Первые намеки на решение проблемы зеркально отраженных молекул связаны с именем французского физика Жана-Батиста Био. Био стал известен в 1803 году, ещё в двадцатидвухлетнем возрасте, когда описал космическое происхождение упавших на один небольшой город во Франции камней. Это описание положило начало активному изучению метеоритов[417]
. Десять лет спустя Био уже вовсю занимался оптикой, то есть исследовал свет.Его особенно заинтересовал поляризованный свет, отличающийся от обычного своими свойствами. Свет, исходящий из какого-то источника (скажем, лампы) и движущийся к вашим глазам, ведет себя как волна – наподобие той, которую можно пустить по натянутой веревке, подергав за ее конец.

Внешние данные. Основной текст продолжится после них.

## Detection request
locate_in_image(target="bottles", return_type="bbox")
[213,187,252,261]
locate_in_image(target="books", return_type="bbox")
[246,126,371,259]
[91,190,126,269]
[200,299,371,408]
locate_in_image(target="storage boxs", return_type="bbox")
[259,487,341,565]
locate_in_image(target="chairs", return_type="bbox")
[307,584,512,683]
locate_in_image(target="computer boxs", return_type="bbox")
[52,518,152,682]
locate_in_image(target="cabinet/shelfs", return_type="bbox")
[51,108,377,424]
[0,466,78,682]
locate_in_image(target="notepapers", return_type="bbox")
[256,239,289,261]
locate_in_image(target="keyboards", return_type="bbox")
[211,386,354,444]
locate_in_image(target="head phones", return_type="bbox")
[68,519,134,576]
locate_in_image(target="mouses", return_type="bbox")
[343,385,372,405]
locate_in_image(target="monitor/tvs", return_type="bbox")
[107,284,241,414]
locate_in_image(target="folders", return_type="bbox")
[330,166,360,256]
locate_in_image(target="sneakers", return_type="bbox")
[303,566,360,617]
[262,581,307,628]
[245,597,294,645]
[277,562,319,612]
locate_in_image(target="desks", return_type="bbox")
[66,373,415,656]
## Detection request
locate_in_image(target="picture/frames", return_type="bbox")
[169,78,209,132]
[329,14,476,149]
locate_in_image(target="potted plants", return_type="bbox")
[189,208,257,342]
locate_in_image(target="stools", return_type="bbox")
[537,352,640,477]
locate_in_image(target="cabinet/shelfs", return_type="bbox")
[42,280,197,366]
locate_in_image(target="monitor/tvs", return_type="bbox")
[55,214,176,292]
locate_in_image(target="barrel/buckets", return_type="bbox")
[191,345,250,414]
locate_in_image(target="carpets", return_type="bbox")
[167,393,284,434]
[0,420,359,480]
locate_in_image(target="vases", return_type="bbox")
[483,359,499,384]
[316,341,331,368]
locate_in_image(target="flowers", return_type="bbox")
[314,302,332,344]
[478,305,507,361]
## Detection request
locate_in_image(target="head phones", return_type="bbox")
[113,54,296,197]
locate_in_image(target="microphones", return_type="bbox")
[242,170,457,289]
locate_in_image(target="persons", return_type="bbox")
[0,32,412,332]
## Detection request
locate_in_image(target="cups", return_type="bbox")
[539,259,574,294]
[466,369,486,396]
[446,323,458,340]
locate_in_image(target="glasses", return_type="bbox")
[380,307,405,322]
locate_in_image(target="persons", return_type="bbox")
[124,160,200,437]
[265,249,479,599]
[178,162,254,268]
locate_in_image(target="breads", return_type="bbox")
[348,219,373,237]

Как правило, свет колеблется сразу во всех направлениях: вверх-вниз, влево-вправо и т. д. Но в случае поляризованного света колебания волны происходят только в одной плоскости. Словно кто-то все их аккуратно повернул так, чтобы они приняли одно направление.
В 1815 году Био провел опыт, в котором освещал поляризованным светом различные вещества, в том числе раствор сахара в воде[418]
. Выяснилось, что прошедший через них свет приобретает очень необычные свойства. Его поляризованные волны оказались повернуты по часовой стрелке (либо против нее) после взаимодействия как с раствором сахара, так и с некоторыми другими веществами. Каким-то неизвестным образом их молекулы “повернули” свет. Это и само по себе выглядело очень странно, но еще более странным оказалось то, что направление вращения менялось. Как так получилось, что свет поворачивал плоскость поляризации то по часовой стрелке, то в противоположном направлении? Складывалось впечатление, что сахар имеет две разновидности и те по-разному воздействуют на свет, хотя во всех остальных отношениях они идентичны.Следующий важный шаг сделал в четвертом десятилетии XIX века Луи Пастер – это произошло за десять лет до его дебатов с Пуше о самопроизвольном зарождении (см. главу 1)[419]
. Пастер изучал разновидности тартрата – это вещество тоже способно вращать плоскость поляризации света. Пастер получил кристаллы тартрата и скрупулезно их исследовал. Он выяснил, что такие кристаллы и вправду имеют две формы и различаются тем, направо или налево обращены некоторые из их граней. И хотя число этих граней было одинаковым, развернуть кристаллы так, чтобы они совпали, оказалось невозможно. Ситуация та же, что при попытке совместить левую и правую руки человека: мы никогда не добьемся их полного совпадения. Пастер сделал вывод о существовании двух разновидностей молекулы тартрата, которым каким-то образом удавалось быть “правыми” и “левыми”.